To Be and to Have Transcript

Brief Sound Clip:

That’s the sound of young children, quietly working on their penmanship in the 2002 French film, To Be and to Have, directed by Nicholas Philibert, which is available at most video stores. This documentary follows a group of children, some of their parents, and the children’s teacher, George Lopez, through their school year in a village deep in the rural Auvergne region of France.

Phillibert takes us inside this school, where all the grades, from kindergarten through fifth, meet in the same room. It’s an interesting mix, to say the least, with science experiments taking place just a table away from the hard work of making sevens turn out right on the black board. But the focus is less on academics than on its main characters, the children — like Johan, a first-grader who’s nicknamed Jo-Jo, who can’t seem to concentrate for more than a few minutes at a time; Julien and Olivier, two fifth graders who are friends but are always fighting; and Nathalie, another fifth grader who is so painfully shy she barely speaks.
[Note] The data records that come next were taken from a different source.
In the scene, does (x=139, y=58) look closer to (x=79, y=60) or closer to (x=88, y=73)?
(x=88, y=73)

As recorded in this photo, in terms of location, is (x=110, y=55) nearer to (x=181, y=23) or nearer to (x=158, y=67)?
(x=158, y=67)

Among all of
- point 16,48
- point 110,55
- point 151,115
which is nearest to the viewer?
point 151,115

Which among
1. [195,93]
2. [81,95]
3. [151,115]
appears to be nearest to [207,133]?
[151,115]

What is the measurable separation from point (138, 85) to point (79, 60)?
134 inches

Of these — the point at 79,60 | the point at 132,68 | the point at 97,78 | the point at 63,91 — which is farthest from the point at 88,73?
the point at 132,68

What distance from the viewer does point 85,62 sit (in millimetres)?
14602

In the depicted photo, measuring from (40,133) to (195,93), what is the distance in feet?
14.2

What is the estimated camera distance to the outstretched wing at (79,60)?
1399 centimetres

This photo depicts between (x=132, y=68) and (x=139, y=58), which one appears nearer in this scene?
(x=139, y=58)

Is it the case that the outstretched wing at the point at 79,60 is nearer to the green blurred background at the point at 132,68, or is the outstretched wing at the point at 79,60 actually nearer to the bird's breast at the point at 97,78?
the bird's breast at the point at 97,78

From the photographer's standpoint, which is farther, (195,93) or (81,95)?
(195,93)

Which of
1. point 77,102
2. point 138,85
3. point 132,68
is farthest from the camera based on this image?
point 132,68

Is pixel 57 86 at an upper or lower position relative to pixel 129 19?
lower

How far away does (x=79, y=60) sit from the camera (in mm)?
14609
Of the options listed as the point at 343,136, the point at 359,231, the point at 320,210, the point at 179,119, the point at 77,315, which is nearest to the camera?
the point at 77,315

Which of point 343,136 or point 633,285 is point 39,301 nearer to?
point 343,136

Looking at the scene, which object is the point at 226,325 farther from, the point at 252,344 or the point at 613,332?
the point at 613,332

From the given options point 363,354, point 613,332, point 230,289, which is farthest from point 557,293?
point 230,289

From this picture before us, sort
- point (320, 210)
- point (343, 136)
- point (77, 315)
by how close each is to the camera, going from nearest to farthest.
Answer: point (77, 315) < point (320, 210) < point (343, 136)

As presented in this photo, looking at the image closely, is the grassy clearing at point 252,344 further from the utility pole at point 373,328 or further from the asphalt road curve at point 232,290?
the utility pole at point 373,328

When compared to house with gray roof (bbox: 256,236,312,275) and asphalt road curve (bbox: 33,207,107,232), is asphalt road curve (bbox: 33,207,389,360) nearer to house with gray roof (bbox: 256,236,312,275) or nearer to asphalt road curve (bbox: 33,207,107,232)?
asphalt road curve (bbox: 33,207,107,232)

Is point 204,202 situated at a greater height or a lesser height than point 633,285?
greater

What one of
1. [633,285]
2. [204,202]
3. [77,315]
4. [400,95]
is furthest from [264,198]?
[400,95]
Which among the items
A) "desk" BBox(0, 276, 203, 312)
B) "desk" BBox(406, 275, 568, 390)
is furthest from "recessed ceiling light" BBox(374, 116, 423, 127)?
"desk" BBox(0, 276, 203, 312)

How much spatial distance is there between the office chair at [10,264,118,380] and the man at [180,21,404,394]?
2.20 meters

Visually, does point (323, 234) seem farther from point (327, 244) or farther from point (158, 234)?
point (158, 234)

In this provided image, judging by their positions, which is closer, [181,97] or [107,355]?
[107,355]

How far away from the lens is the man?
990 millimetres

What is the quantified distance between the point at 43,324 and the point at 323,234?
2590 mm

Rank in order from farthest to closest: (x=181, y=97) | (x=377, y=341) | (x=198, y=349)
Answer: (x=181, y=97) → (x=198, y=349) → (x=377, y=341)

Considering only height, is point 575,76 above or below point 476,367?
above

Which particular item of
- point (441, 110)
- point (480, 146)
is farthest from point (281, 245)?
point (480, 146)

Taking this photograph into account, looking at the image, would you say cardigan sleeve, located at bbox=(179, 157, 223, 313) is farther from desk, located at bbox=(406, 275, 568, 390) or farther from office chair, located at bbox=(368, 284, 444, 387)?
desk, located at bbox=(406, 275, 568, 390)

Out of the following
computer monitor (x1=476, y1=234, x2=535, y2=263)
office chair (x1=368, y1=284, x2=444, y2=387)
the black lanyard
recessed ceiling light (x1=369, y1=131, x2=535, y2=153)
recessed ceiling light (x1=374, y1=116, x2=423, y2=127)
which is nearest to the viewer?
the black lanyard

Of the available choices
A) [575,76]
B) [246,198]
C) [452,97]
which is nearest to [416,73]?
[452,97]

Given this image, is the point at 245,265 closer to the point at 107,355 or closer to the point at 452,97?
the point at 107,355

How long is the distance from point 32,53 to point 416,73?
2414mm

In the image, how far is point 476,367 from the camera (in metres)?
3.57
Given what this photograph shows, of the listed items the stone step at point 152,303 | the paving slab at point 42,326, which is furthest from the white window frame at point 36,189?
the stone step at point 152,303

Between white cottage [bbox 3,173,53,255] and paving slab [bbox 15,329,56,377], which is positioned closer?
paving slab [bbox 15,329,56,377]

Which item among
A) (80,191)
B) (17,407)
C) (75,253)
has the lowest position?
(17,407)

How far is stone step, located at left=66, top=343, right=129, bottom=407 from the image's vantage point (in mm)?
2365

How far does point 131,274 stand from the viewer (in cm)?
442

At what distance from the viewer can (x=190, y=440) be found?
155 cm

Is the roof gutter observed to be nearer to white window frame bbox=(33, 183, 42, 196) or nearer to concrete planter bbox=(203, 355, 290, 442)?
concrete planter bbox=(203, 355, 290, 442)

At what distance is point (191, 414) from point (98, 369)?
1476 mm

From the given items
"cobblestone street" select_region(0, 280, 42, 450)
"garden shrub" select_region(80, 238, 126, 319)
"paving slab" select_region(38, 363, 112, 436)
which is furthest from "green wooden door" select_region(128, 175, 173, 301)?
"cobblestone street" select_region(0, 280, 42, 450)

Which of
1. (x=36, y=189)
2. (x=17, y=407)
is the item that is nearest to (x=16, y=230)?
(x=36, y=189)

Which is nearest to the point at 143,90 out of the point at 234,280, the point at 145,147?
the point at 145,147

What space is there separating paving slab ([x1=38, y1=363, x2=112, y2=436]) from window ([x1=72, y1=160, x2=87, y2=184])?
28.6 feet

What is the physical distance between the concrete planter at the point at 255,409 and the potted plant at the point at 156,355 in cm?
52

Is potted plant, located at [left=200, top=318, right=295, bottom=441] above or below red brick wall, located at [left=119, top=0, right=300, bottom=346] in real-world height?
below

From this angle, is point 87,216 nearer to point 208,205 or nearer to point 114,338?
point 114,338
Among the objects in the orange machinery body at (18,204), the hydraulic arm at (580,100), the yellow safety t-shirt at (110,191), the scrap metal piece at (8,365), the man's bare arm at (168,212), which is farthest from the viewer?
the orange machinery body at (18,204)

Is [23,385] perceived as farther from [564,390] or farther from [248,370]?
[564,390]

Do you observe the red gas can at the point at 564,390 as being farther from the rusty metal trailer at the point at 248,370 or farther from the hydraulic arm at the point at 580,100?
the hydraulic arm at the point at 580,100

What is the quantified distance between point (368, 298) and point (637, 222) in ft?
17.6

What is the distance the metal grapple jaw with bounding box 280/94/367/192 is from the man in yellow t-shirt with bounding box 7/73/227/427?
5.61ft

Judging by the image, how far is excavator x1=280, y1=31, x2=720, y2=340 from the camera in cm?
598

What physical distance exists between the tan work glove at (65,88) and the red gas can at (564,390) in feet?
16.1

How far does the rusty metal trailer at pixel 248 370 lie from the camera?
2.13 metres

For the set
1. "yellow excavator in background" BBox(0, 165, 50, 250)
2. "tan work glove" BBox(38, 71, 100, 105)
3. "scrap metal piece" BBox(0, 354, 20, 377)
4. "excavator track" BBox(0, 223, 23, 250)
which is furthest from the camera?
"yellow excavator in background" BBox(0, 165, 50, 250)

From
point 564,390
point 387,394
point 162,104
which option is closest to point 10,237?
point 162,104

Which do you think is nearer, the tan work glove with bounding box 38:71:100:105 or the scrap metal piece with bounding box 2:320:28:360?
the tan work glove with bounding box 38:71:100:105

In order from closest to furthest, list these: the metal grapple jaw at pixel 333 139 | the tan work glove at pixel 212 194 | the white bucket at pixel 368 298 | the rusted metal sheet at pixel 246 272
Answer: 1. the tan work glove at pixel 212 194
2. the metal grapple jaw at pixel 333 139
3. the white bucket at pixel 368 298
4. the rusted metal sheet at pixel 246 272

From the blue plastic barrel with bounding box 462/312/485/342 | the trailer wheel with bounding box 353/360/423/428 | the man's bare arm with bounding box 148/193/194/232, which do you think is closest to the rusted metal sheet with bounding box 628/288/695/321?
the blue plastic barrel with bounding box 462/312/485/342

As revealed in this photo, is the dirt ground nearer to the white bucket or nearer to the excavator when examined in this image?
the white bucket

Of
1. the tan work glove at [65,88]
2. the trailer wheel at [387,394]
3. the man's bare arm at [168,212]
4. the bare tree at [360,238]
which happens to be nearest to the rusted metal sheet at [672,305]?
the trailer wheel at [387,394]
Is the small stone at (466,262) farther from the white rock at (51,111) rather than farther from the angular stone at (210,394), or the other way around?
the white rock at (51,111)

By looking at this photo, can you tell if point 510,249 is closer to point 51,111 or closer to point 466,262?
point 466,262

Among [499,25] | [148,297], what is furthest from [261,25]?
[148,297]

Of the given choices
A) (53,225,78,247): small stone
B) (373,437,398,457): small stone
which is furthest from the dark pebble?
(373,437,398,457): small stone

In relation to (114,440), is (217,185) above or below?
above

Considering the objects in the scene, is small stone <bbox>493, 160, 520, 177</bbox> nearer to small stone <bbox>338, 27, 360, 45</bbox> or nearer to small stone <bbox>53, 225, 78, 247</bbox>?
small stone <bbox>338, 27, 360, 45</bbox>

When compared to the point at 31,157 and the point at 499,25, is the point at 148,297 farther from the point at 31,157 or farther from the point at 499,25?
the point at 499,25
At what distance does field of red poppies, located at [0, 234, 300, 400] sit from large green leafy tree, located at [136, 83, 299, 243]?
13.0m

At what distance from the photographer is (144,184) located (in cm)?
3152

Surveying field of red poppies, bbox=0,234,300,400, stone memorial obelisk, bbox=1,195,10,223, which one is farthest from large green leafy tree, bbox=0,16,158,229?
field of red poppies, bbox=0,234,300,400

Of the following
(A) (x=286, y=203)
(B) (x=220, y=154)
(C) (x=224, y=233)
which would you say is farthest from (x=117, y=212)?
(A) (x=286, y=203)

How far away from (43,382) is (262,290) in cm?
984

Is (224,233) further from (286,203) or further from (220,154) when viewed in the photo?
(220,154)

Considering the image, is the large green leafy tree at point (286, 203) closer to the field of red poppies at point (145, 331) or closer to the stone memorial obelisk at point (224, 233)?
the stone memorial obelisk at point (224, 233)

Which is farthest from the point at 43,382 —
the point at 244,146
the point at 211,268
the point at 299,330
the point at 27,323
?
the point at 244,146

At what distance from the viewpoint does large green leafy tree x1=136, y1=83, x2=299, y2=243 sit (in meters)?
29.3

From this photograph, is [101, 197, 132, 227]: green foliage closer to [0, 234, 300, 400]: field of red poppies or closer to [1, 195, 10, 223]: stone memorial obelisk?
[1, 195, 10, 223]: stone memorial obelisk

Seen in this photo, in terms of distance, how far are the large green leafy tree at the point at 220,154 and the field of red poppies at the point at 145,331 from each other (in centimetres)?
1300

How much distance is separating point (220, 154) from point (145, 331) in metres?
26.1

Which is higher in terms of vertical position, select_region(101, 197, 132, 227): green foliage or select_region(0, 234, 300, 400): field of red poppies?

You meet a number of their folks, most of them dairy farmers, and sit in on parent teacher meetings. There’s a poignant scene in which Mr. Lopez and Nathalie’s mother talk about her daughter’s solitary nature. And you probably haven’t seen math homework done quite the way Olivier’s family tackles it, involving everyone from his mom, then his uncle, then his dad and sister and brother. Jo-Jo steals the movie whenever he’s on — talking about what he wants to be when he grows up (a motorcycle cop), doing some unsupervised xeroxing with his classmate Marie, and, hilariously, trying to scrub the paint off his hands and face.

Throughout this miracle of a movie, there’s the calm, sure presence of the teacher, Mr. Lopez, who steers the kids through their days, with their dictations, crepe-cooking, field trips, and the important passages some are making, especially the move on to middle school. He gets Olivier and Julien to promise to be friends and help each other out — especially if one or the other is being bullied. He gets shy Nathalie to agree that she will report back to him about how her transition is going. And when the children leave the school for the summer amidst a flurry of kisses, he can hardly hold back the tears, and you won’t be able to either.